### STATED GOAL A
In the brainstorming guide, what is the fourth part of the Socratic questioning framework?

### SELECTION
------------------------------------------------------------------------

| name | brainstorming |
| description | Structured Socratic questioning for exploring ideas and solutions. Use when exploring new features, evaluating approaches, or need to think through complex decisions. |
Brainstorming Skill
Guide for structured exploration of ideas through Socratic questioning.
When to Use
- Exploring new feature ideas or requirements
- Evaluating multiple solution approaches
- Challenging assumptions about a problem
- Breaking down complex decisions
- Early-stage design discussions
Socratic Questioning Framework
1. Clarifying Questions
- What do you mean by...?
- What is the core problem we're solving?
- Can you give an example?
- What would success look like?
2. Probing Assumptions
- What are we assuming here?
- Why do we believe this is true?
- What if the opposite were true?
- What are we taking for granted?
3. Exploring Perspectives
- How would [stakeholder] view this?
- What would a user expect?
- What would a skeptic say?
- How have others solved similar problems?
4. Examining Evidence
- What evidence supports this approach?
- Are there counter-examples?
- What data would change our mind?
- How confident are we in this?
5. Considering Consequences
- What happens if we do this?
- What are the second-order effects?
- What could go wrong?
- What's the cost of being wrong?
6. Questioning the Question
- Is this the right question to ask?
- What question should we be asking instead?
- Are we solving the right problem?
Brainstorming Session Structure
1. DEFINE (5 min)

------------------------------------------------------------------------

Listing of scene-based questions
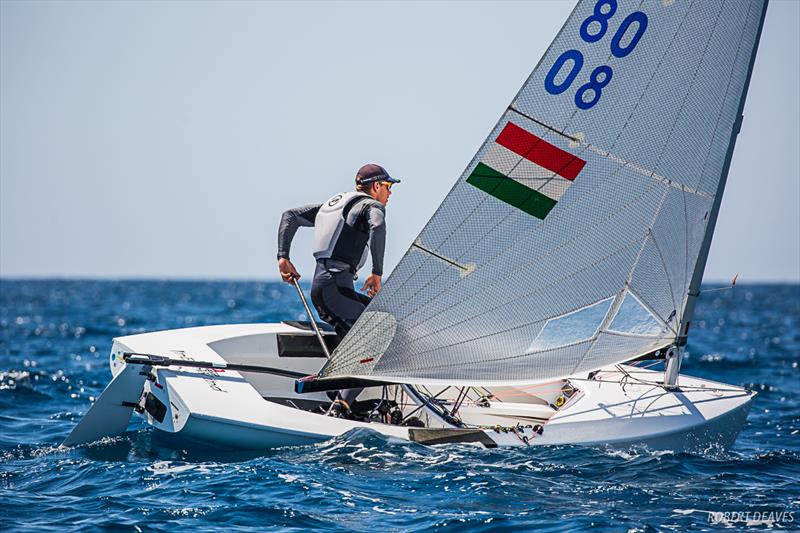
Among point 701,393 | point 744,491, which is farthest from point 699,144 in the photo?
point 744,491

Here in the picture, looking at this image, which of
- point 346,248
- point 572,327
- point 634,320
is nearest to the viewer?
point 572,327

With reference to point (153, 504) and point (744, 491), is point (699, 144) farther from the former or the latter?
point (153, 504)

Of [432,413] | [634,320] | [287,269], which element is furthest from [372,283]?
[634,320]

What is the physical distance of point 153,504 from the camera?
4.98 m

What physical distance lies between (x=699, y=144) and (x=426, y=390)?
2795mm

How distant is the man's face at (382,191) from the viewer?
6633 mm

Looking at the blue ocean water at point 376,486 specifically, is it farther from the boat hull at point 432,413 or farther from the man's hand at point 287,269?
the man's hand at point 287,269

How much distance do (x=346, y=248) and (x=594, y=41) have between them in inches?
87.2

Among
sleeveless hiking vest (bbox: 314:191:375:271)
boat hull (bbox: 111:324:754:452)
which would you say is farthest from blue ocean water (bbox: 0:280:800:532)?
sleeveless hiking vest (bbox: 314:191:375:271)

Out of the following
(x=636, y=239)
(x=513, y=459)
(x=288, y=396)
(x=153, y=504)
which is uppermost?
(x=636, y=239)

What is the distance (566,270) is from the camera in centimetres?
618

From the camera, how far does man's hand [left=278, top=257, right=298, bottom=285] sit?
6953 mm

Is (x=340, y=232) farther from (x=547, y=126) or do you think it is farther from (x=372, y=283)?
(x=547, y=126)

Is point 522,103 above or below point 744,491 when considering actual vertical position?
above
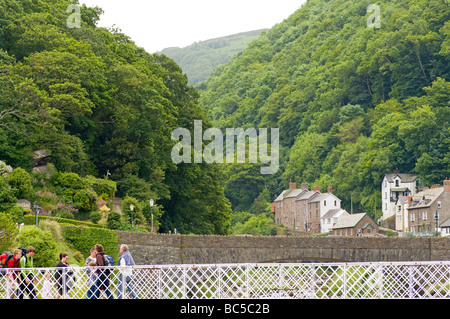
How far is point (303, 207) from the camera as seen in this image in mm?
129250

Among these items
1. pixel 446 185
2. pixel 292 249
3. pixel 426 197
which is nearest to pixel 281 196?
pixel 426 197

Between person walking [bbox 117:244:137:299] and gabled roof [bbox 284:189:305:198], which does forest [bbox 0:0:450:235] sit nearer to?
gabled roof [bbox 284:189:305:198]

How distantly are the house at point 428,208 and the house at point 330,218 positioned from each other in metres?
10.4

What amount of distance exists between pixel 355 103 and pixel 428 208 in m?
37.5

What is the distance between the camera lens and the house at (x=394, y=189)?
115 meters

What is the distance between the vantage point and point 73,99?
5012 cm

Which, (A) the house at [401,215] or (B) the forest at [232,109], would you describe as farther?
(A) the house at [401,215]

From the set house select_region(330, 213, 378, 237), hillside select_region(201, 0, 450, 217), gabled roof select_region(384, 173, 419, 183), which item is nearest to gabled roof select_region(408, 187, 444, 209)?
gabled roof select_region(384, 173, 419, 183)

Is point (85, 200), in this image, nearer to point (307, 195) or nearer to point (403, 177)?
point (403, 177)

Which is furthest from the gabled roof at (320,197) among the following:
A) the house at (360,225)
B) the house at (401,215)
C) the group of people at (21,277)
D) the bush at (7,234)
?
the group of people at (21,277)

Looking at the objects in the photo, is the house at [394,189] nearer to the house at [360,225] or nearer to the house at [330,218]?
the house at [330,218]

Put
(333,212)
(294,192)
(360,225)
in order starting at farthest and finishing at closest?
1. (294,192)
2. (333,212)
3. (360,225)

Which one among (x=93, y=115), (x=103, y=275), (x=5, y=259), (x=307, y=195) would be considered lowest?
(x=103, y=275)
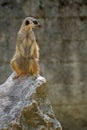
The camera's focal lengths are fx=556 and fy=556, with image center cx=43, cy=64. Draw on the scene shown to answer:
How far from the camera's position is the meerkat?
270 inches

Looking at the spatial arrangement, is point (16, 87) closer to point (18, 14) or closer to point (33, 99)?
point (33, 99)

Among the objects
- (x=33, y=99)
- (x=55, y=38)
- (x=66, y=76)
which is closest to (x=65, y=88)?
(x=66, y=76)

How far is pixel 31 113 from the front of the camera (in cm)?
616

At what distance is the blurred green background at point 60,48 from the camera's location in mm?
10125

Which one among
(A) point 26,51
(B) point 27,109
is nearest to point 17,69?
(A) point 26,51

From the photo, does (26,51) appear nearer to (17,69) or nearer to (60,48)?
(17,69)

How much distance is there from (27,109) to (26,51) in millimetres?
1055

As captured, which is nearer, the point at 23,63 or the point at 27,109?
the point at 27,109

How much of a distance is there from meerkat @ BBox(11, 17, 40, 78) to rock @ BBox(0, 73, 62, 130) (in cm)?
35

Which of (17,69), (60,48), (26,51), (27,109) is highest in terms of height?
(26,51)

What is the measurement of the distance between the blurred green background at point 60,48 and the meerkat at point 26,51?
3126 mm

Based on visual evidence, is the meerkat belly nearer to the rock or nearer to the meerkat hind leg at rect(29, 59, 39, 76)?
the meerkat hind leg at rect(29, 59, 39, 76)

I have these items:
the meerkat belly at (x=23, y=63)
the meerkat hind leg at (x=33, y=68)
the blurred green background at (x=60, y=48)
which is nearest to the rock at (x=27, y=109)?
the meerkat hind leg at (x=33, y=68)

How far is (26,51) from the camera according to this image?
6930mm
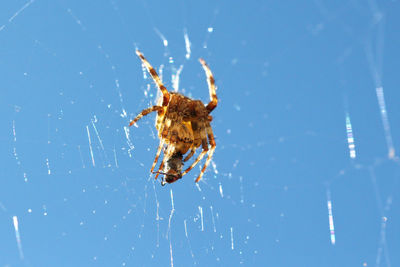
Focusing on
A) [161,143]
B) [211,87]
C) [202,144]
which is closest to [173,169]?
[161,143]

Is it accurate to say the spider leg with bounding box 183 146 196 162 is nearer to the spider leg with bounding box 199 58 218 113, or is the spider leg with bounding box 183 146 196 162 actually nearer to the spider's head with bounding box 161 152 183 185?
the spider's head with bounding box 161 152 183 185

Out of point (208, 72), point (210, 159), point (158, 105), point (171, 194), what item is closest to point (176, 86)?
point (208, 72)

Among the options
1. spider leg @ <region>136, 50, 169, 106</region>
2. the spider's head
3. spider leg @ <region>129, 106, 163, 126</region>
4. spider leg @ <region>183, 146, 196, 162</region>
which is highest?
spider leg @ <region>136, 50, 169, 106</region>

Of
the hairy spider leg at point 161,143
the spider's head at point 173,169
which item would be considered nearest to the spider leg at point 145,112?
the hairy spider leg at point 161,143

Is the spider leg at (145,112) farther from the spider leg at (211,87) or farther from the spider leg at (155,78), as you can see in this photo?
the spider leg at (211,87)

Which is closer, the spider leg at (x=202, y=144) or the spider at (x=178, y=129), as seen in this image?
the spider at (x=178, y=129)

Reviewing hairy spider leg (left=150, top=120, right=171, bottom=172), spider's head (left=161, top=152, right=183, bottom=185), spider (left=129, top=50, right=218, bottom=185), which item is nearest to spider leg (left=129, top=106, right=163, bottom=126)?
spider (left=129, top=50, right=218, bottom=185)

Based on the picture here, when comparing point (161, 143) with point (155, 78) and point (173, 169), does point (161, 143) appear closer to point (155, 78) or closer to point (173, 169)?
point (173, 169)
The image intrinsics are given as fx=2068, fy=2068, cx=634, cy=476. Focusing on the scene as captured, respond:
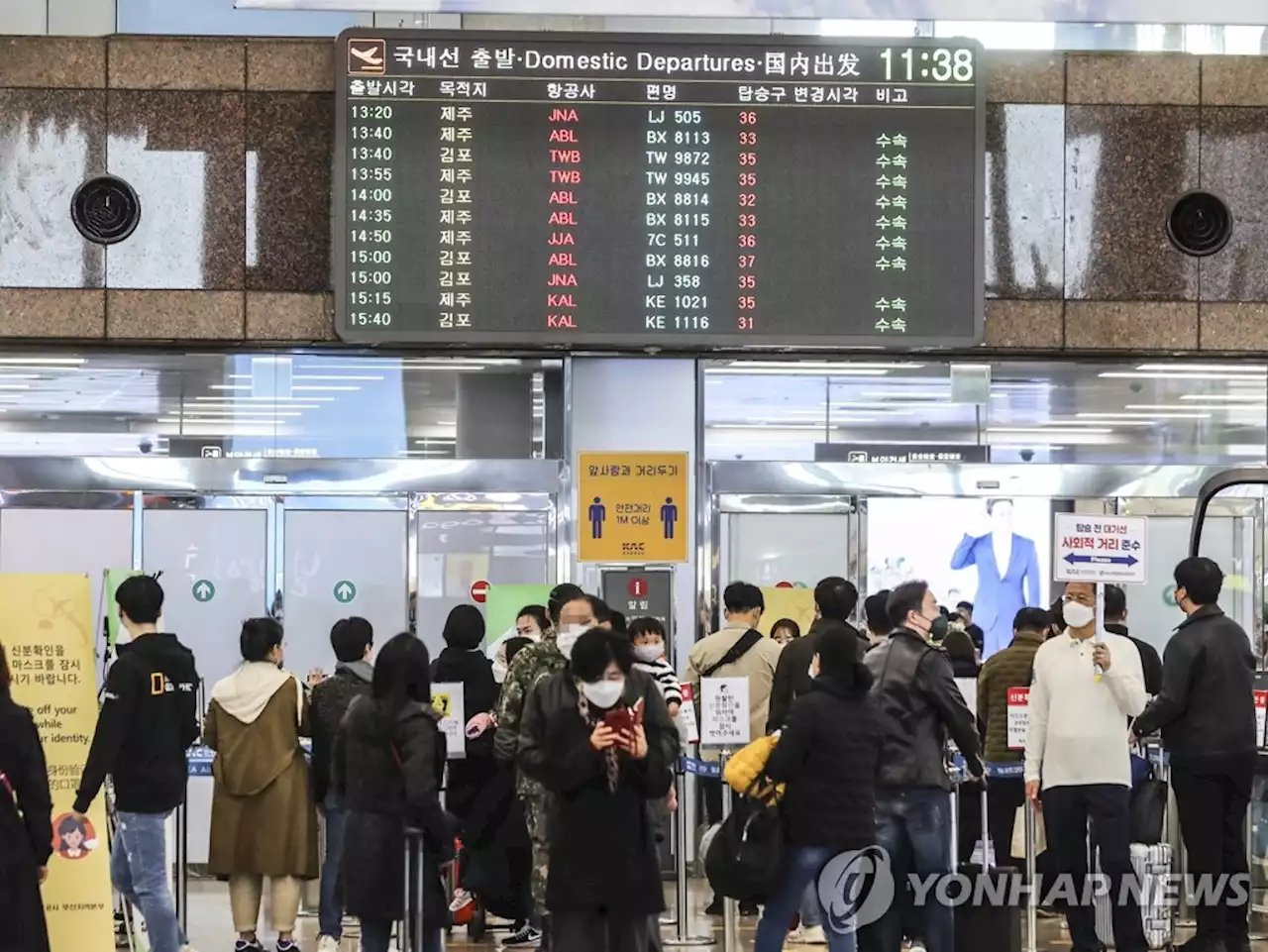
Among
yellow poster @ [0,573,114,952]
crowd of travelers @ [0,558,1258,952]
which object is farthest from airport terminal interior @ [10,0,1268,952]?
yellow poster @ [0,573,114,952]

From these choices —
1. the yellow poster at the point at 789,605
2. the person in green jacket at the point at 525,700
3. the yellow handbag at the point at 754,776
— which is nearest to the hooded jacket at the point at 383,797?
the person in green jacket at the point at 525,700

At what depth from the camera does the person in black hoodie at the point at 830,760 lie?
761 centimetres

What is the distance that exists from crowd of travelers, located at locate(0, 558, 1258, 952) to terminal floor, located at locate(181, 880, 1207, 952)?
0.20m

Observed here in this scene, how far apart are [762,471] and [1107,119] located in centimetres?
287

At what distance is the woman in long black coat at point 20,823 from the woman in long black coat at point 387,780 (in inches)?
46.9

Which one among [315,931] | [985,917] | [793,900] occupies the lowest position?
[315,931]

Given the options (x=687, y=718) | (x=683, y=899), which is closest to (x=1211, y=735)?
(x=687, y=718)

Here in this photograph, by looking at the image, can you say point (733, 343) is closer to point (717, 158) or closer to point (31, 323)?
point (717, 158)

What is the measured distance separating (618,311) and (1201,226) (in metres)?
3.66

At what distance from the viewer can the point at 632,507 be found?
11992 millimetres

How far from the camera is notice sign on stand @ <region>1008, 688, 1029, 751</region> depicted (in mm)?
9984

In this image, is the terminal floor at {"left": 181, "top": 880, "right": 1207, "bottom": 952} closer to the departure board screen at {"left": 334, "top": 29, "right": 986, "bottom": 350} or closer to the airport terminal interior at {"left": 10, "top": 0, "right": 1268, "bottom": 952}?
the airport terminal interior at {"left": 10, "top": 0, "right": 1268, "bottom": 952}

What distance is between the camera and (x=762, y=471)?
12.5 m

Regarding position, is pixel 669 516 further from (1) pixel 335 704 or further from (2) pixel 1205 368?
(2) pixel 1205 368
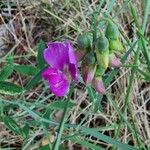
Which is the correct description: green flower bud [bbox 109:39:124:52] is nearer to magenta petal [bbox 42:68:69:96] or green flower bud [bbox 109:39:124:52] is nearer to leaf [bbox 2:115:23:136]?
magenta petal [bbox 42:68:69:96]

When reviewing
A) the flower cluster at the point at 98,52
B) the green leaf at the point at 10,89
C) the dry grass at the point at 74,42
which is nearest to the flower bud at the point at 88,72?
the flower cluster at the point at 98,52

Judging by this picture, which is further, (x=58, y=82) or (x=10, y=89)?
(x=10, y=89)

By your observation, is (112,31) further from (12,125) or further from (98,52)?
(12,125)

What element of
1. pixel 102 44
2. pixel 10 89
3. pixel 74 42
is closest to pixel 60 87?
pixel 102 44

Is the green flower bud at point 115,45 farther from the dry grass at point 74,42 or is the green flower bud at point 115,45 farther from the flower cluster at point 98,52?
the dry grass at point 74,42

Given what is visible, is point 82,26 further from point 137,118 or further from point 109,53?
point 109,53

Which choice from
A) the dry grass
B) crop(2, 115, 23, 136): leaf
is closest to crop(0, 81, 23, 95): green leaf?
crop(2, 115, 23, 136): leaf
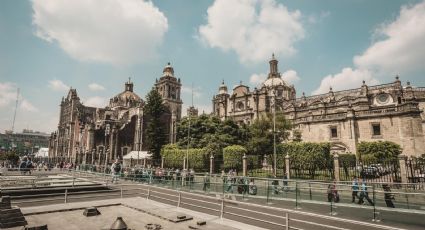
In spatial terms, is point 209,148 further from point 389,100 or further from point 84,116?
point 84,116

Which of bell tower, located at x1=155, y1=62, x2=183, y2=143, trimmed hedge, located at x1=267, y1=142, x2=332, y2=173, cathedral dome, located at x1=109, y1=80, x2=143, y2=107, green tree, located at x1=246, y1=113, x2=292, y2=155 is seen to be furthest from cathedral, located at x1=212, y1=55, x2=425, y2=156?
cathedral dome, located at x1=109, y1=80, x2=143, y2=107

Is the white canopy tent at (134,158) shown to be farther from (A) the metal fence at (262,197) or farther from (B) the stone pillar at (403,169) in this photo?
(B) the stone pillar at (403,169)

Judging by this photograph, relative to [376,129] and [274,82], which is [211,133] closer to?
[376,129]

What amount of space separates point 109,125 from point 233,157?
20352 mm

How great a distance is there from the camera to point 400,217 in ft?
37.9

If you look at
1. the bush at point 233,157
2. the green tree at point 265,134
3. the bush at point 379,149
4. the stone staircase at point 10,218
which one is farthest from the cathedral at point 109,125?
the stone staircase at point 10,218

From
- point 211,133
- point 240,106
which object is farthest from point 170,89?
point 211,133

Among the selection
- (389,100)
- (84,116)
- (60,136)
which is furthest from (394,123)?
(60,136)

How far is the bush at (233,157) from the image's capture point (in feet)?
102

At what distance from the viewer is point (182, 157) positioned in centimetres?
3628

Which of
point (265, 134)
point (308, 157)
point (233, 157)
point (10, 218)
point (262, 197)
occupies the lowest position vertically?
point (262, 197)

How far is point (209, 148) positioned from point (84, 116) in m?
57.0

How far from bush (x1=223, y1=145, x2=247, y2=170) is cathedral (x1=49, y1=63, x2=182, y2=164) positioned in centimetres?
1603

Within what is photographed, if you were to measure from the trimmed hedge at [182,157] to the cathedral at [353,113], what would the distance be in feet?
38.8
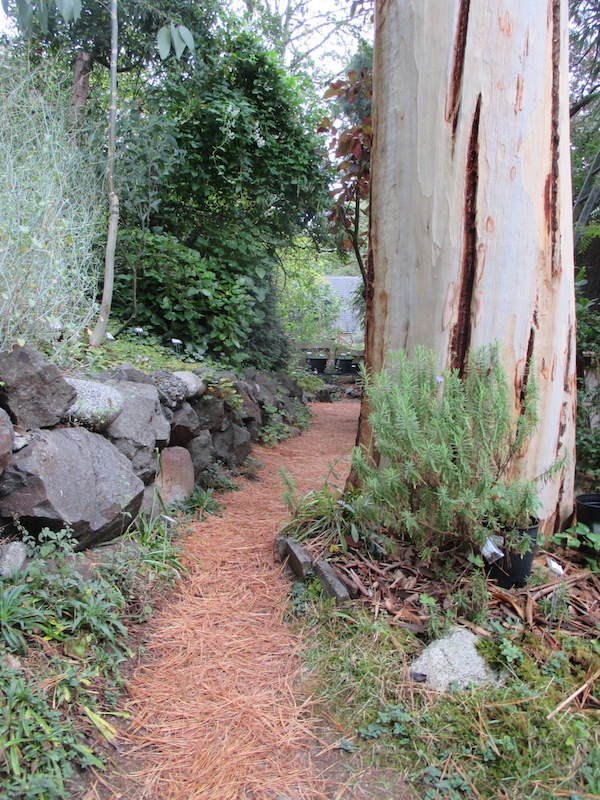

------------------------------------------------------------------------

### STATED GOAL B
Collect every line of the listing above that contains the string "farthest".

### WORKED ANSWER A
Examining Evidence

### WORKED ANSWER B
Among point 701,393 | point 744,491, which is farthest from point 699,144 in the photo?
which would you say is farthest from blue ocean water (bbox: 0:280:800:532)?
in order starting at farthest and finishing at closest?
which object is farthest from airport terminal interior @ [10,0,1268,952]?
which one is farthest from the cathedral at point 109,125?
which object is farthest from point 170,89?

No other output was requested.